Freeschooling: Democracy and Love
Both free. Both schools. Both radical in their alternative approaches to learning.
CIDOC, a gathering of minds created by Ivan Illich in 1960, was a retreat/school of friendship and learning for adults in Cuernavaca, Mexico. (It is now a language school.) Centro Intercultural de Documentación offered a variety of classes which adults could attend as they wished. Instructors listed their courses and whoever had an interest in that topic showed up.
Ivan Illich’s friend, John McKnight (2002) describes CIDOC:
He was surrounded by people of every persuasion and nationality, and the rich creativity of the dialogue was a tribute to his convivial household. While the talk could have been understood as intellectual, it was distinguished by its passionate excitement. These were people who had brought their lives, as well as their minds. (p. 49)
Eugene J. Burkart (2002) adds:
What he had done at CIDOC was very different from any educational institution I was familiar with. It had little administration, no salaried staff, and no credits or degrees issued. Yet about the place there was a palpable air of devotion to learning. (p. 153)
Summerhill, a school begun by A.S. Neill, still runs to this day. Founded in 1921, long before Ivan Illich’s CIDOC, the school offered an alternative to public schooling based a few basic principles:
Children deserve happiness.
Schools cause unhappiness.
Children deserve to be free to make many choices in their life (including what and when to learn).
Self-governing, even for children, must be part of any democracy.
As A.S. Neill (1992/1960) described the school as: “Self-government for the pupils and staff, freedom to go to lessons or stay away, freedom to play for days or weeks or years if necessary, freedom from any indoctrination whether religious or moral or political” (p. 3).
In both cases, students live and learn as they wish. Children at Summerhill (Kindergarten through high school) are given the same freedom in learning that adults at CIDOC were. A child who had no interest in literacy is allowed to play in the playground; an adult with no interest in basket weaving can simply not take the course.
But how can this work, you are asking. How can a child learn everything necessary?
Consider this. Is sitting in a desk all day necessary? Is passing a state or federal standardized test necessary? Is being bullied necessary? Is learning consumerism through a school vending machine necessary? Is being separated from everything else in the community all day necessary?
What is necessary is pretty basic. We need to know how to care for ourselves and love others. We need to know what is safe. We need food. We need community. We need shelter.
Calculus can be learned from a book, a free one if you have a library card. Literacy can be picked up whenever the child is ready. Science is all around us. (We just purchased a very inexpensive star chart, for example. We do science experiments in our kitchen. We find fractals and Fibonacci numbers in the forest preserves. And this is all with a 4-year-old and a 6-year-old.)

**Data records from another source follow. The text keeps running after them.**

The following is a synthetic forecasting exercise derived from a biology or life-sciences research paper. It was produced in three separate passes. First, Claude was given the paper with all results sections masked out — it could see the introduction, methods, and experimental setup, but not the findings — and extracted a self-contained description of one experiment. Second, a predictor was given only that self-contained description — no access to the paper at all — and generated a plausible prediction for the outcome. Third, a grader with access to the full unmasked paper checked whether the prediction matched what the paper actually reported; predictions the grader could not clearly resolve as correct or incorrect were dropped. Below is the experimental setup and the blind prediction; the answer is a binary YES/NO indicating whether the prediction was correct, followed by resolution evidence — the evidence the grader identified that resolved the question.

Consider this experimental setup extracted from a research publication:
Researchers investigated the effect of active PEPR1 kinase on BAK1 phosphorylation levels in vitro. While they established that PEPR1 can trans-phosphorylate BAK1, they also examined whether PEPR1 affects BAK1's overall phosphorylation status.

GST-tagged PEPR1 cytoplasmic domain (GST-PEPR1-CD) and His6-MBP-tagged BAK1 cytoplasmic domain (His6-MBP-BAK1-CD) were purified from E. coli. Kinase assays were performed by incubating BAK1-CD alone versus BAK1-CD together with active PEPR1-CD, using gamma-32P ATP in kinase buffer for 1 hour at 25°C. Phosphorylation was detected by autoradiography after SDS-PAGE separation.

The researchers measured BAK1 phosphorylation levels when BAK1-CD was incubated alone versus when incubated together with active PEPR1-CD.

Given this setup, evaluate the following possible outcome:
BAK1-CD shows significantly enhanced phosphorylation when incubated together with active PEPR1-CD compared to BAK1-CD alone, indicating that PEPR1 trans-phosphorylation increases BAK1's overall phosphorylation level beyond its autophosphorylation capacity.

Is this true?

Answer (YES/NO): NO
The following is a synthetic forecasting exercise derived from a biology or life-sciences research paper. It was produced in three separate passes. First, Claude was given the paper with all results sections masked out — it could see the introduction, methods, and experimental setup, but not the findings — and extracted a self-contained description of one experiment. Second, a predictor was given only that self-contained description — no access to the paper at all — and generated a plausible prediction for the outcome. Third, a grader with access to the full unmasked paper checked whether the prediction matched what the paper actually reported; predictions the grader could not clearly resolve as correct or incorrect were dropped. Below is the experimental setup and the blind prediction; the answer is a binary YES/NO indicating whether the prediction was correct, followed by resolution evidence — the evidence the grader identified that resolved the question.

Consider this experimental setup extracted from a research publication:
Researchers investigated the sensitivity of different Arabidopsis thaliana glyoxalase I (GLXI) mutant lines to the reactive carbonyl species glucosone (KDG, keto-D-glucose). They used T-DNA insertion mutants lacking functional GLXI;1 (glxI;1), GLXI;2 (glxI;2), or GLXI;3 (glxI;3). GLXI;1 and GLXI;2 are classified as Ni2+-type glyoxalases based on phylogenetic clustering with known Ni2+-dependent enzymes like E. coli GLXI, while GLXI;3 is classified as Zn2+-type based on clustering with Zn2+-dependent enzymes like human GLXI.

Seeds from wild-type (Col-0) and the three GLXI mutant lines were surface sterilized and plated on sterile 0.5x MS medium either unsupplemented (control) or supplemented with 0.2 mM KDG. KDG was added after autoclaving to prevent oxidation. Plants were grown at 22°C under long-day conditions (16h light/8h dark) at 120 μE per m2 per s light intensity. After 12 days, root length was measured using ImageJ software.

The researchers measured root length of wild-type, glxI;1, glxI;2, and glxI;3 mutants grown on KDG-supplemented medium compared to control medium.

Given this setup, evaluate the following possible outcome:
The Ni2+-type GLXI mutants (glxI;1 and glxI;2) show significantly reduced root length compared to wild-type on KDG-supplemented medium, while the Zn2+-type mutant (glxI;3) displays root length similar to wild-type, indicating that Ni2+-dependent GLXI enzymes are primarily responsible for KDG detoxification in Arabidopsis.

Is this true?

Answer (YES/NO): NO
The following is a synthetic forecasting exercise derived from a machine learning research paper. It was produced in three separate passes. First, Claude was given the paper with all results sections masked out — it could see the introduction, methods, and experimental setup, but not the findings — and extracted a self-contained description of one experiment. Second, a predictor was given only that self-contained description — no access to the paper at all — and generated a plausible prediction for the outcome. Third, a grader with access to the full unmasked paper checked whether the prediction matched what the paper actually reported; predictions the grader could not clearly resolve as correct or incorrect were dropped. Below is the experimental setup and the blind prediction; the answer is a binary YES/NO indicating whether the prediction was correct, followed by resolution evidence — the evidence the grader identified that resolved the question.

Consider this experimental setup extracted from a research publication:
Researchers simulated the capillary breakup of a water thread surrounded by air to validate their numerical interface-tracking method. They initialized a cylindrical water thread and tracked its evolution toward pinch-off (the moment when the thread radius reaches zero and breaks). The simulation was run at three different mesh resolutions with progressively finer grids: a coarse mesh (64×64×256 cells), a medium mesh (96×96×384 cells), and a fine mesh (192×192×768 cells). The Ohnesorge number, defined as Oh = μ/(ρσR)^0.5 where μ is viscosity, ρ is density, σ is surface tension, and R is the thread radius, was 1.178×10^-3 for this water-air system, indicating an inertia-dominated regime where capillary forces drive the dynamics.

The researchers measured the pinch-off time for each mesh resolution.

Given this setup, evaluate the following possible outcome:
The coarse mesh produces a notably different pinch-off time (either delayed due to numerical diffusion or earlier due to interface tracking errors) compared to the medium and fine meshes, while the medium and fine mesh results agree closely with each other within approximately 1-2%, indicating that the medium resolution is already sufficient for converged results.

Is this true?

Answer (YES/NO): NO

What really challenges us from A.S. Neill’s work is the role of love. “Hate breeds hate, and love breeds love. Love means approving of children and that is essential in any school. You can’t be on the side of children if you punish them and storm at them” (p. 13).
Sure, I can offer “classes” every day that my kids can come to or not come to. We do that already. I ask if they want to do music time, they say yes, and so we learn about rhythm before choosing an instrument and singing Michael Finnegan.
But to remind myself that punishing and storming at my children defeats the whole purpose of deschooling, that is truly radical thinking.
Both Neill and Illich encouraged others to be creative thinkers, to live outside of institutional mandates so that we carve out a meaningful life for ourselves.
“Obedience is a virtue, so much so that few in later life can challenge anything” (Neill, 1992/1960, p. 5). We do not want a generation of robots, but in our schooling, as in our parenting, we want complete obedience.
(Ivan Illich was quick to point out the etymology of obedience, the strong connection to listening rather than submission.)
Parenting beyond the obedience discourse is the challenge: listening more than storming. This is freeschooling. This is deschooling ourselves, deschooling our parenting. It’s a hope that democracy might still have something to teach us.
WORKS CITED AND FURTHER READING:
Burkart, E.J. (2002). From the Economy to Friendship: My Years Studying Ivan Illich. In L.Hoinacki & C. Mitcham (Eds.), The Challenges of Ivan Illich: A Collective Reflection (pp. 153-162). Albany, NY: State University of New York Press.
Illich, I. (2004/1970). Deschooling Society. New York: Marion Boyers.
McKnight, J.L. (2002). On Ivan Illich and His Friends. In L. Hoinacki & C. Mitcham (Eds.),The Challenges of Ivan Illich: A Collective Reflection (pp. 49-52). Albany, NY: State
Neill, A.S. (1992/1960). Summerhill School: A New View of Childhood. (Ed. Albert Lamb). New York: St. Martin’s Griffin.